Festival du Cinéma Américain de Deauville 2020 - LAST WORDS de Jonathan Nossiter et LES DEUX ALFRED de Bruno Podalydès
« Un bon film est un film qui a un point de vue sur le monde et un point de vue sur le cinéma » selon François Truffaut. Les deux films projetés dans le cadre du Festival du Cinéma Américain de Deauville dont j’ai choisi de vous parler aujourd’hui, deux films de la sélection de Cannes 2020, reflétaient en tout cas indéniablement un point de vue sur le monde. Sur notre monde, ou plutôt sur la vision effroyable de ce qu’il est en train de devenir dans un avenir plus ou moins proche. Le premier a glacé l'assemblée tant la résonance était terriblement forte avec la crise que nous traversons. Le second a fait déferler une inhabituelle vague de rires dans la majestueuse salle du CID.
Adapté de « Mes derniers mots » de Santiago Amigorena, « Last words » de Jonathan Nossiter nous propulse ainsi en juin 2086. Face caméra, un homme nous déclare être le dernier humain sur terre, laquelle Terre n’est alors plus qu’un immense désert. Il nous raconte alors comment les derniers survivants s’étaient retrouvés à Athènes, appelés par un ultime espoir...Ce dernier homme sur terre, un jeune homme qui ne connaît pas son prénom, dans un Paris dévasté, découvre des pellicules de la Cineteca de Bologne. Il décide de partir pour la ville italienne. Dans ce monde hostile, dénué d'humanité ou même de lueur de vie, un vieil homme se terre au milieu de ses bobines et ce qu’il reste des affiches de films, entre Mastroianni, Barry Lindon, le Guépard comme les derniers vestiges d’un monde disparu. Avec un projecteur à pédales, il fait découvrir le cinéma au jeune homme, d'abord légèrement effrayé comme le furent les premiers spectateurs de L'arrivée d'un train en gare de La Ciotat puis bientôt fasciné. Tous deux partent pour Athènes, où survivent les ultimes êtres humains.
----------------
Recopiez mot pour mot l'article ci-dessus sur le Festival de Deauville, du titre à la dernière phrase.
----------------
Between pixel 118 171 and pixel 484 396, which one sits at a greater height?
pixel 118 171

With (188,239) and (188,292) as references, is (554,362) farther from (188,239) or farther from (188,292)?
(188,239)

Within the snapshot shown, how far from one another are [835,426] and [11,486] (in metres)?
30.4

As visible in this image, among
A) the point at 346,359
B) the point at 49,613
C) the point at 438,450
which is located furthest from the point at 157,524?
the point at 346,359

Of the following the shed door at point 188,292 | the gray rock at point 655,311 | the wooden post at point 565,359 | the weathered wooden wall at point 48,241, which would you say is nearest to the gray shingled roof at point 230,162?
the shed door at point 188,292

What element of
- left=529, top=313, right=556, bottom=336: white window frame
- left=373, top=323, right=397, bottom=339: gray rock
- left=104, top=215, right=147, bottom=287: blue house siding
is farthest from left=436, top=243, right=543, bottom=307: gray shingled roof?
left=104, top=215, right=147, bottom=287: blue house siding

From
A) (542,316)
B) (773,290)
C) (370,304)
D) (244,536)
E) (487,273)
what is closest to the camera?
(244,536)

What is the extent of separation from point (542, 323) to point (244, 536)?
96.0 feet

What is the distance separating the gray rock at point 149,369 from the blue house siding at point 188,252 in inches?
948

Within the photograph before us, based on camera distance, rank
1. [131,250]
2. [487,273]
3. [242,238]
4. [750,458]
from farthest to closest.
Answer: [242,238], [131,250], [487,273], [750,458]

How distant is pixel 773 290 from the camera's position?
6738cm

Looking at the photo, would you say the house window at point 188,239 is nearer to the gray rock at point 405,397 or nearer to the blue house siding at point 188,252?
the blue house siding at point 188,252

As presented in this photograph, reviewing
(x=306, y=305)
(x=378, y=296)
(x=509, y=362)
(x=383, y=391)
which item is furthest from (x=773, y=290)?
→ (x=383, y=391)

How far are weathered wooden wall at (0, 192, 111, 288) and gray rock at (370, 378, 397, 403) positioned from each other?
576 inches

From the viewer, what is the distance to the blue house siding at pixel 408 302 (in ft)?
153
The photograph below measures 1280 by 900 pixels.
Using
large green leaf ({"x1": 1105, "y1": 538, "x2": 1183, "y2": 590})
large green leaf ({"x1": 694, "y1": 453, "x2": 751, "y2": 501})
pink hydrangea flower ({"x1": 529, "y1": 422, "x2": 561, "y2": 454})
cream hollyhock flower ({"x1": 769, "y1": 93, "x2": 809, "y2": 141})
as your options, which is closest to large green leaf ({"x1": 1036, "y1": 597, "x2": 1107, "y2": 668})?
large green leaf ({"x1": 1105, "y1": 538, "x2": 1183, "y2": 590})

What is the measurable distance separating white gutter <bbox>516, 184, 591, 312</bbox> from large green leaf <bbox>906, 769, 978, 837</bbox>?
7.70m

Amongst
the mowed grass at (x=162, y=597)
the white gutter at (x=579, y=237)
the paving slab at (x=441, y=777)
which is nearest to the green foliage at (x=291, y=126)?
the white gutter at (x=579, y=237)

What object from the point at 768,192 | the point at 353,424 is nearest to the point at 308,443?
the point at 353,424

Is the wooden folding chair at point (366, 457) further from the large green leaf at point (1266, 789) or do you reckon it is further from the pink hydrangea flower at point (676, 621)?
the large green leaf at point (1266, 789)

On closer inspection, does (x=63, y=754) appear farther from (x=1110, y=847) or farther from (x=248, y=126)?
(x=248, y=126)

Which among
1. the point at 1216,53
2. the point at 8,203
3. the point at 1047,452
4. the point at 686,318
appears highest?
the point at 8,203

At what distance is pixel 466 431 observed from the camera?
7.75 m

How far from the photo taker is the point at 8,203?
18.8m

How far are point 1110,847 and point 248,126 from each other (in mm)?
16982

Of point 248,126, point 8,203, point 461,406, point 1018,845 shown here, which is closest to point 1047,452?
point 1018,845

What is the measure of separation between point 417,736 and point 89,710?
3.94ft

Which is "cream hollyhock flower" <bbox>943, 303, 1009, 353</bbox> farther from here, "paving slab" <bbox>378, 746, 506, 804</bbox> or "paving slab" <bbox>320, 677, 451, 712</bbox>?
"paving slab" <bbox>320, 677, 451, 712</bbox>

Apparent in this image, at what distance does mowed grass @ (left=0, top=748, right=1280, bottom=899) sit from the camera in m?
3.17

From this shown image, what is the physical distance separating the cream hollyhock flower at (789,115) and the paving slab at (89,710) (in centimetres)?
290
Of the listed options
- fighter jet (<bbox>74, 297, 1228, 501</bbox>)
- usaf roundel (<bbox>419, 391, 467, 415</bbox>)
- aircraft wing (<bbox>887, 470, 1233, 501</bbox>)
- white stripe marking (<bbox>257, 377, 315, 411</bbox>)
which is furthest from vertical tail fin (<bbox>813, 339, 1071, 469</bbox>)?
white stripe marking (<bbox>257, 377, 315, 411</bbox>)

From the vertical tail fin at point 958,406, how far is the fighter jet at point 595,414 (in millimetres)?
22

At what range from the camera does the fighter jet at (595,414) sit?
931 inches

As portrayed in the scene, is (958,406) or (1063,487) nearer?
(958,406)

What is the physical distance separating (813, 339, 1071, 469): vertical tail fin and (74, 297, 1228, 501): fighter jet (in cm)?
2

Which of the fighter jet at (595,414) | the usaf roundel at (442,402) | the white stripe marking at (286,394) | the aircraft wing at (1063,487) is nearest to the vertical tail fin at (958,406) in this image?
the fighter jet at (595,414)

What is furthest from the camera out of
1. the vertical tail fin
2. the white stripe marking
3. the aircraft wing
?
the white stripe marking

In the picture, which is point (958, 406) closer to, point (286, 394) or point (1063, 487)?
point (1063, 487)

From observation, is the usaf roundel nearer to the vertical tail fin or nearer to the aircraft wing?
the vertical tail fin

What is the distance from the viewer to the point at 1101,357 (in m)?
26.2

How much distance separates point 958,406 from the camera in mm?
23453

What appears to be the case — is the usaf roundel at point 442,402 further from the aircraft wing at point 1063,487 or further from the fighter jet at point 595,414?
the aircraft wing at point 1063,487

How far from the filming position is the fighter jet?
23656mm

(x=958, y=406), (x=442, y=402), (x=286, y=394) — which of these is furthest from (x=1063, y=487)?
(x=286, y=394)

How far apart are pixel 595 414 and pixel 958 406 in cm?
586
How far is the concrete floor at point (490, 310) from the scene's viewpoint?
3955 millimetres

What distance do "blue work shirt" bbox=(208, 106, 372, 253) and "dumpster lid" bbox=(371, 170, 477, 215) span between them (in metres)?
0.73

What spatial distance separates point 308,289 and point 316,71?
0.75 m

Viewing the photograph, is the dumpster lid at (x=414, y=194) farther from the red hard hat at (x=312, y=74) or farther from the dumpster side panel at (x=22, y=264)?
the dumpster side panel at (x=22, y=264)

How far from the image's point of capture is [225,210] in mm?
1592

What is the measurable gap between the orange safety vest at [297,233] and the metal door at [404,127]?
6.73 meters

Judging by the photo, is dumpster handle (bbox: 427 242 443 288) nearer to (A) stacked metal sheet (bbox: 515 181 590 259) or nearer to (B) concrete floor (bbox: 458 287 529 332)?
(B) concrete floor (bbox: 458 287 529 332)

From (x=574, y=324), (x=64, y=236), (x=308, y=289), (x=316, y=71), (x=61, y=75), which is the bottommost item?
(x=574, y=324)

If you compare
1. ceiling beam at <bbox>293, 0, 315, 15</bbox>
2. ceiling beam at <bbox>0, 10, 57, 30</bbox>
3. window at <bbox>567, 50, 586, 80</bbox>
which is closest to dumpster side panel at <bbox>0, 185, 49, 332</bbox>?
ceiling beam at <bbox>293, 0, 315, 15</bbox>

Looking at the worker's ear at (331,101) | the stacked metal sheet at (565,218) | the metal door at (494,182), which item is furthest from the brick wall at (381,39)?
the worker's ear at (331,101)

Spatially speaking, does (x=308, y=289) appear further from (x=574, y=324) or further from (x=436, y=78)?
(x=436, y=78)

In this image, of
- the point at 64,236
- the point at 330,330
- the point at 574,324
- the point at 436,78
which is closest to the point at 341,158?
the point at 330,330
----------------
Réponse.
Festival du Cinéma Américain de Deauville 2020 - LAST WORDS de Jonathan Nossiter et LES DEUX ALFRED de Bruno Podalydès
« Un bon film est un film qui a un point de vue sur le monde et un point de vue sur le cinéma » selon François Truffaut. Les deux films projetés dans le cadre du Festival du Cinéma Américain de Deauville dont j’ai choisi de vous parler aujourd’hui, deux films de la sélection de Cannes 2020, reflétaient en tout cas indéniablement un point de vue sur le monde. Sur notre monde, ou plutôt sur la vision effroyable de ce qu’il est en train de devenir dans un avenir plus ou moins proche. Le premier a glacé l'assemblée tant la résonance était terriblement forte avec la crise que nous traversons. Le second a fait déferler une inhabituelle vague de rires dans la majestueuse salle du CID.
Adapté de « Mes derniers mots » de Santiago Amigorena, « Last words » de Jonathan Nossiter nous propulse ainsi en juin 2086. Face caméra, un homme nous déclare être le dernier humain sur terre, laquelle Terre n’est alors plus qu’un immense désert. Il nous raconte alors comment les derniers survivants s’étaient retrouvés à Athènes, appelés par un ultime espoir...Ce dernier homme sur terre, un jeune homme qui ne connaît pas son prénom, dans un Paris dévasté, découvre des pellicules de la Cineteca de Bologne. Il décide de partir pour la ville italienne. Dans ce monde hostile, dénué d'humanité ou même de lueur de vie, un vieil homme se terre au milieu de ses bobines et ce qu’il reste des affiches de films, entre Mastroianni, Barry Lindon, le Guépard comme les derniers vestiges d’un monde disparu. Avec un projecteur à pédales, il fait découvrir le cinéma au jeune homme, d'abord légèrement effrayé comme le furent les premiers spectateurs de L'arrivée d'un train en gare de La Ciotat puis bientôt fasciné. Tous deux partent pour Athènes, où survivent les ultimes êtres humains.